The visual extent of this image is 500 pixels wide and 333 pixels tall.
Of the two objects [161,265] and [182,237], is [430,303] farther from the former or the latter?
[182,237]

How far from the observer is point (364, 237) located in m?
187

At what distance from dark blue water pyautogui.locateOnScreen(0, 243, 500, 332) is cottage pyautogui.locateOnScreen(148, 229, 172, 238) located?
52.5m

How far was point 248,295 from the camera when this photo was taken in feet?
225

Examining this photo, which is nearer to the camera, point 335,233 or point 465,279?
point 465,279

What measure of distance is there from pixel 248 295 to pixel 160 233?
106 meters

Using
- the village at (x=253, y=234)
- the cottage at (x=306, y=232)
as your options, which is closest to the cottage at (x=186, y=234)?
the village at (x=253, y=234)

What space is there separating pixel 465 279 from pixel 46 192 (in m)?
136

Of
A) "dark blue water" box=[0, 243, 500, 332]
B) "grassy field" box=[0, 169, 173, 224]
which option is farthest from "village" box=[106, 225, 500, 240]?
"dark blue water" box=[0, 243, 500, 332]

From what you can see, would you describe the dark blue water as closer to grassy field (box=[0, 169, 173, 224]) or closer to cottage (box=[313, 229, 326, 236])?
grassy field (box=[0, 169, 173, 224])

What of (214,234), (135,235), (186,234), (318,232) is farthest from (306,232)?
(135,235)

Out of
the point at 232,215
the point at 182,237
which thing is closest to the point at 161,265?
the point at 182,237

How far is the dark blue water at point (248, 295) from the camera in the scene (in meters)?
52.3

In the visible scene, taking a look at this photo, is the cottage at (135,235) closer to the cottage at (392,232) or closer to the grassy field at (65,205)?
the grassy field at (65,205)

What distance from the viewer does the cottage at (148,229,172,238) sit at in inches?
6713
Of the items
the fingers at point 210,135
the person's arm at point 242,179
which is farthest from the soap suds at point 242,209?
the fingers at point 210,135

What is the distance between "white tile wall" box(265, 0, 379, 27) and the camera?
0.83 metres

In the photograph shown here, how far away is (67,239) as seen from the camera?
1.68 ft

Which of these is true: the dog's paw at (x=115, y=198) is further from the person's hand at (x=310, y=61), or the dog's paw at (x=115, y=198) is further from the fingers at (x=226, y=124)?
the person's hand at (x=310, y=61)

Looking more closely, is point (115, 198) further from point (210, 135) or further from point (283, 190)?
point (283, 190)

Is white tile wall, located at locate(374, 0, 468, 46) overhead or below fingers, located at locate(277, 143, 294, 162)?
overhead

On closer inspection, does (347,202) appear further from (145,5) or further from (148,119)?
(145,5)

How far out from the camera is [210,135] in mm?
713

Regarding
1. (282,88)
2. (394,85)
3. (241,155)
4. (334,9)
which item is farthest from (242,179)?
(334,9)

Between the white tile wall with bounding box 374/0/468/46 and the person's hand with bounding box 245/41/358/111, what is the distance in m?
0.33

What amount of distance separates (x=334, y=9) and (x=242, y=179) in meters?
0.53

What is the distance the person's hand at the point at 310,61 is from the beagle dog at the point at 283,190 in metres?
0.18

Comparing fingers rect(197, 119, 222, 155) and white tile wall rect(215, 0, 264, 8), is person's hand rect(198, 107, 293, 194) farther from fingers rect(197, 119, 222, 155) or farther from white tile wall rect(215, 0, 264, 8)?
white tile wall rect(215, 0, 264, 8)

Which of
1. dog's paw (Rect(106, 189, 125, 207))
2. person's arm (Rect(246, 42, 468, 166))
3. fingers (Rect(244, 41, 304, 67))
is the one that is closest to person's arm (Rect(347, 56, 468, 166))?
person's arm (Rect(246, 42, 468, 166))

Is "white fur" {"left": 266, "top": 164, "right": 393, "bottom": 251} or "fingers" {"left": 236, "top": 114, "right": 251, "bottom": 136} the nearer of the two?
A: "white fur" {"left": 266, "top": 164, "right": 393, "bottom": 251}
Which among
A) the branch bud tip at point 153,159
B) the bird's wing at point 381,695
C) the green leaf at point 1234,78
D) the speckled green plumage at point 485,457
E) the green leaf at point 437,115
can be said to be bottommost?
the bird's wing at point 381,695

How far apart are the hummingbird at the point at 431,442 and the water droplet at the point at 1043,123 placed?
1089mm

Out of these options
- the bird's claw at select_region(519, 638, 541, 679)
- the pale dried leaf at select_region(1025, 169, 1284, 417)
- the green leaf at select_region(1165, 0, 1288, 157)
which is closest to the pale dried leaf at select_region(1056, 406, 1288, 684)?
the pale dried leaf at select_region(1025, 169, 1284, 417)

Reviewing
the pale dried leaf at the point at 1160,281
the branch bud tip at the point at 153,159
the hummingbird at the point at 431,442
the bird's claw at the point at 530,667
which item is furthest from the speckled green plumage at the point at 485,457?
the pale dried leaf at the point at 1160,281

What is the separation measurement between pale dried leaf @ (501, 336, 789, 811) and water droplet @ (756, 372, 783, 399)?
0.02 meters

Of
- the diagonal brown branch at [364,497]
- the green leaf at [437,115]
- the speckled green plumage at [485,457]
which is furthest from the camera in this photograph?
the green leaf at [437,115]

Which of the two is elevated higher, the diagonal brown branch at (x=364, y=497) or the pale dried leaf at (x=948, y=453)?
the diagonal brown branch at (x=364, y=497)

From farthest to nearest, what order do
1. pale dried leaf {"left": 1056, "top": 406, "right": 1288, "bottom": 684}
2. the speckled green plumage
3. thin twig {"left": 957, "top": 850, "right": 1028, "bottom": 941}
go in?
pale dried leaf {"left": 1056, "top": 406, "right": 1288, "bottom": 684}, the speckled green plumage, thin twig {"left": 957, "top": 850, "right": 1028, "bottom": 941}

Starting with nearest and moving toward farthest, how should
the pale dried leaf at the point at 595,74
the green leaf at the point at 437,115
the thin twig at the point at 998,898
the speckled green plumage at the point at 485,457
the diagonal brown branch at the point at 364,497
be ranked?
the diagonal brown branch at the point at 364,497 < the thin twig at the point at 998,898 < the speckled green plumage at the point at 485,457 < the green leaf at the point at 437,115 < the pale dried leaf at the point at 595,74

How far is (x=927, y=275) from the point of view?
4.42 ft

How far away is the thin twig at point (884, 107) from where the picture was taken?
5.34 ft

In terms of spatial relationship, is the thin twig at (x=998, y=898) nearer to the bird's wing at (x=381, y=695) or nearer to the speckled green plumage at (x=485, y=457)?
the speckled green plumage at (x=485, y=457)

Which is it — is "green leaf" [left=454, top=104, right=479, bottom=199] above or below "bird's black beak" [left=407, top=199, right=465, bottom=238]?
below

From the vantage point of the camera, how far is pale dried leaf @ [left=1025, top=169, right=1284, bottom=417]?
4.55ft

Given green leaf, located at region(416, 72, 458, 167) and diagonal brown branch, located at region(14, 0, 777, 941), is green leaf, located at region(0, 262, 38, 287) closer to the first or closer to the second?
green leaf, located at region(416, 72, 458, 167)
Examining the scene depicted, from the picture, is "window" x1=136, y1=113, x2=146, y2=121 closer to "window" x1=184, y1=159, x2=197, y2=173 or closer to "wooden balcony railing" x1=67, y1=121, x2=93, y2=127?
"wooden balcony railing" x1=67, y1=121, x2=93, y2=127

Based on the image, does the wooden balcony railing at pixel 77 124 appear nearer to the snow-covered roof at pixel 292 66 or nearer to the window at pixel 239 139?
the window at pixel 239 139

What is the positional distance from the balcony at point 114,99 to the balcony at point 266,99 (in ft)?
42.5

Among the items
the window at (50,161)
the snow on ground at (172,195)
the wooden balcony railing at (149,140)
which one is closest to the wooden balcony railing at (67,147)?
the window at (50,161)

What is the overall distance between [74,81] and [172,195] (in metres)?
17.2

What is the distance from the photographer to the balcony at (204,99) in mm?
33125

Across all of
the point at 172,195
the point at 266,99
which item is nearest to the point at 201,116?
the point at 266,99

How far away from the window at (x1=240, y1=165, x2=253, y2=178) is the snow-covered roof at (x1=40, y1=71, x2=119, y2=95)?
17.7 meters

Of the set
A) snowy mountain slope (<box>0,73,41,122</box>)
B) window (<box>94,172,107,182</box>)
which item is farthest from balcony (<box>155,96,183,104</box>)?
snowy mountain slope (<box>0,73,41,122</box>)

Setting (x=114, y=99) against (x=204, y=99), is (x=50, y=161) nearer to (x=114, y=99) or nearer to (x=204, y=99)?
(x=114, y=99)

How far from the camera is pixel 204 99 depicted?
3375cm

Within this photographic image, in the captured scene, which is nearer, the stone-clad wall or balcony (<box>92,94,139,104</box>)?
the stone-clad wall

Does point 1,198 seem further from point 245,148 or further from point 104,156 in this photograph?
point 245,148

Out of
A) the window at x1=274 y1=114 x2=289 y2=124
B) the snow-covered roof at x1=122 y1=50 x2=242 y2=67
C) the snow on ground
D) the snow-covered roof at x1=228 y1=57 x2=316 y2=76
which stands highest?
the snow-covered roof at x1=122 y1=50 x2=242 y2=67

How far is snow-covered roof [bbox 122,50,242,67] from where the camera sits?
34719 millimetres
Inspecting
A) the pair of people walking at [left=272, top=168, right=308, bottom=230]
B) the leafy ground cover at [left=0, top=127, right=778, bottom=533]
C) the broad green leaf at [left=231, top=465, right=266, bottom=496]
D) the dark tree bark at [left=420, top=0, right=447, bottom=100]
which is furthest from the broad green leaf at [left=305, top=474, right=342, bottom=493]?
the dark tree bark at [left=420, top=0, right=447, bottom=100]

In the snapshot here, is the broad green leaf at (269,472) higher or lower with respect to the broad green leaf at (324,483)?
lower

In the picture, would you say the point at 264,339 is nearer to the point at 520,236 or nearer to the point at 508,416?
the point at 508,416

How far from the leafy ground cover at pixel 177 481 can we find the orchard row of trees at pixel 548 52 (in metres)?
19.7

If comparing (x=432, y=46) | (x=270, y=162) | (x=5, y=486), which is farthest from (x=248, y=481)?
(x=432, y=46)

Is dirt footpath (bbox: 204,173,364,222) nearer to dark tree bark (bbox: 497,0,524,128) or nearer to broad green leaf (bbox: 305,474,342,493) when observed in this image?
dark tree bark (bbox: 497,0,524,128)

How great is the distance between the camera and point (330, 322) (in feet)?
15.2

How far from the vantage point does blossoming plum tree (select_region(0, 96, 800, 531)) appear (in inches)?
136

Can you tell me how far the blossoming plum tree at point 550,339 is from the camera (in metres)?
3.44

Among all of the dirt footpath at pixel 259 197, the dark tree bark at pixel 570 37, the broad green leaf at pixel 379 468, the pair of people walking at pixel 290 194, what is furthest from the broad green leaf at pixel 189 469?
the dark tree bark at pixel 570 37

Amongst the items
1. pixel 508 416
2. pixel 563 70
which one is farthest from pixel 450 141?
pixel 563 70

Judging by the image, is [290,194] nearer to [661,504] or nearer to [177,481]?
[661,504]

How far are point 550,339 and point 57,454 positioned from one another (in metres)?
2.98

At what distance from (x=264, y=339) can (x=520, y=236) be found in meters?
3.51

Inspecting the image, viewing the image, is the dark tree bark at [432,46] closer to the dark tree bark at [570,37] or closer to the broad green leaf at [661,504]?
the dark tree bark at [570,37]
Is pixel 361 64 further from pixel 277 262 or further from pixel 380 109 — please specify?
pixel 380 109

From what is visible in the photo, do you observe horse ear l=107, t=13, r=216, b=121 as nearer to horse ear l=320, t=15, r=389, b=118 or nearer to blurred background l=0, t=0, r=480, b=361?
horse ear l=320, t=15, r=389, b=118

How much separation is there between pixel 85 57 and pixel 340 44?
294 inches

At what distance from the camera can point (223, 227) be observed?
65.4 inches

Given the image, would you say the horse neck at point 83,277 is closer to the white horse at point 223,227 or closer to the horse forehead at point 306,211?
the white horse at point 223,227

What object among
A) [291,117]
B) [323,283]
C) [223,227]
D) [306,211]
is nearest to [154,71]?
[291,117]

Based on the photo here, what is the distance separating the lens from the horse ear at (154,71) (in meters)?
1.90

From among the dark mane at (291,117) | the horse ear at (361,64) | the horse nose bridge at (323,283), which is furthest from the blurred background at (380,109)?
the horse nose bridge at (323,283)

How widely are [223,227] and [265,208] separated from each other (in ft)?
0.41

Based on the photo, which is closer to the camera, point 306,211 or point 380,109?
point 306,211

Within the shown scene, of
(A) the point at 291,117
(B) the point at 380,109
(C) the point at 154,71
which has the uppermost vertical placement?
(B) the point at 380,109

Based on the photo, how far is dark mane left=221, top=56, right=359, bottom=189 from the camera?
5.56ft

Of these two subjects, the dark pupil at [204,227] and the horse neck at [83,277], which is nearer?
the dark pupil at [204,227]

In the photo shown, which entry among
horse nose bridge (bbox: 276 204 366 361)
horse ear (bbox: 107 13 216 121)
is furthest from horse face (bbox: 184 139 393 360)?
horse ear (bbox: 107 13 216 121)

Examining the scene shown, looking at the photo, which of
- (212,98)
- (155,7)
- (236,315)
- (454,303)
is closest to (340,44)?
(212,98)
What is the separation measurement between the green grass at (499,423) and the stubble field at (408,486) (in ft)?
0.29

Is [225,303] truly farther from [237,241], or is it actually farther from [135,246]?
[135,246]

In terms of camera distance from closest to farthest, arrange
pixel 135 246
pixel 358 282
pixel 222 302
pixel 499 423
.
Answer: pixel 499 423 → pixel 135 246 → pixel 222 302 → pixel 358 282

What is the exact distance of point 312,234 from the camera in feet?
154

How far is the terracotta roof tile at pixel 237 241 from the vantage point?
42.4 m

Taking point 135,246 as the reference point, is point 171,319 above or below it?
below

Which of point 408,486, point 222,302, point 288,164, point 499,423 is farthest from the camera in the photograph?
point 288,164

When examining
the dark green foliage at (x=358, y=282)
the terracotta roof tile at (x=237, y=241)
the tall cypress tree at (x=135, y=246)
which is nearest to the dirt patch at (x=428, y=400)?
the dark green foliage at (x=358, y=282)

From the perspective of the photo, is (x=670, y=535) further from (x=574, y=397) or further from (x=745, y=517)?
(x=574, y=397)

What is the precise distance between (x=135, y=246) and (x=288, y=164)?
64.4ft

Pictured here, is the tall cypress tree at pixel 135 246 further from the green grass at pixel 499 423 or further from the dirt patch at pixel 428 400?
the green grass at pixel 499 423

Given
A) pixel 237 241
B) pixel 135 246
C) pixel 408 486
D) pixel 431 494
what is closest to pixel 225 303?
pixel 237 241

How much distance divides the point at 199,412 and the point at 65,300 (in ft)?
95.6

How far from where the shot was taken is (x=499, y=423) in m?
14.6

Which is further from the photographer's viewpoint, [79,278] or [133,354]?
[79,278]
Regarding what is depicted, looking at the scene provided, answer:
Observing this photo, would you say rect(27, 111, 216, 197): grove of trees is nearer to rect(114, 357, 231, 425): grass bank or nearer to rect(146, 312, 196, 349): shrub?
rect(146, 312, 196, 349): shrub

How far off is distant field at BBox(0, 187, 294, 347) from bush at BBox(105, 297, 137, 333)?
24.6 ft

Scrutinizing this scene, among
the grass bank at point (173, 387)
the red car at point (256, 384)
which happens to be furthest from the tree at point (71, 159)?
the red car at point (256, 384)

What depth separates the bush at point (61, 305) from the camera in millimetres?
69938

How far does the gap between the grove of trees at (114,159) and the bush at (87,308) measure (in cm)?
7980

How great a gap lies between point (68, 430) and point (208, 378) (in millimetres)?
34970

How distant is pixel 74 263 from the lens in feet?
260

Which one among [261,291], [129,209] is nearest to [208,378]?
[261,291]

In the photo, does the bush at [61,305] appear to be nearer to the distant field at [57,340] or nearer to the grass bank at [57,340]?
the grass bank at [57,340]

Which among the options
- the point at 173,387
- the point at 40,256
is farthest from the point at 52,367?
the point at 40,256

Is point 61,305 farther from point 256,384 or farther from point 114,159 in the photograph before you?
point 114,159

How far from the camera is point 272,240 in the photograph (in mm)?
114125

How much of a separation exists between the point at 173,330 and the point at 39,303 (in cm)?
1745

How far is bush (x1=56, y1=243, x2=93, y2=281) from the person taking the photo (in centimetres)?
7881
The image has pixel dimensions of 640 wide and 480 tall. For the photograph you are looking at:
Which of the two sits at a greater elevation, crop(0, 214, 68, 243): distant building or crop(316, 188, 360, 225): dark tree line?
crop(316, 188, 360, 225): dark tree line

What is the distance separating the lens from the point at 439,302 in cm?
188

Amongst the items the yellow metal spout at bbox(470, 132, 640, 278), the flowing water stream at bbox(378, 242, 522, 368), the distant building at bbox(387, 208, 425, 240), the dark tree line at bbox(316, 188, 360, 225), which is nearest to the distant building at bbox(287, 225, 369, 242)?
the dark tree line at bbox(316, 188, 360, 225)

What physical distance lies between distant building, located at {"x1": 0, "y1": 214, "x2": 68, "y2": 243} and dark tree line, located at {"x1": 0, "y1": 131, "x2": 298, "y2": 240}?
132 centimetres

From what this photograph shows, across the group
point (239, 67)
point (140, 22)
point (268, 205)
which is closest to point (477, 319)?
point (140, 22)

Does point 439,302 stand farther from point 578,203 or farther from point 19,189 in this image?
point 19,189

§ **Job**: Repeat exactly the lines from the one containing "What is the distance separating the lens from the point" through the last line of the records above, both included, and nothing else.

§ **Solution for this problem**:
What is the distance separating the lens from the point at 439,302 in cm?
188

Amongst the items the yellow metal spout at bbox(470, 132, 640, 278), the flowing water stream at bbox(378, 242, 522, 368), the distant building at bbox(387, 208, 425, 240), the dark tree line at bbox(316, 188, 360, 225), which is nearest to the distant building at bbox(287, 225, 369, 242)?
the dark tree line at bbox(316, 188, 360, 225)

What physical distance lies between distant building, located at {"x1": 0, "y1": 214, "x2": 68, "y2": 243} and dark tree line, located at {"x1": 0, "y1": 131, "x2": 298, "y2": 240}?
132 centimetres

From what this photograph shows, across the group
point (239, 67)
point (140, 22)
point (268, 205)
which is closest to point (477, 319)?
point (140, 22)

Does point 439,302 stand farther from point 578,203 or farther from point 19,189 in this image?
point 19,189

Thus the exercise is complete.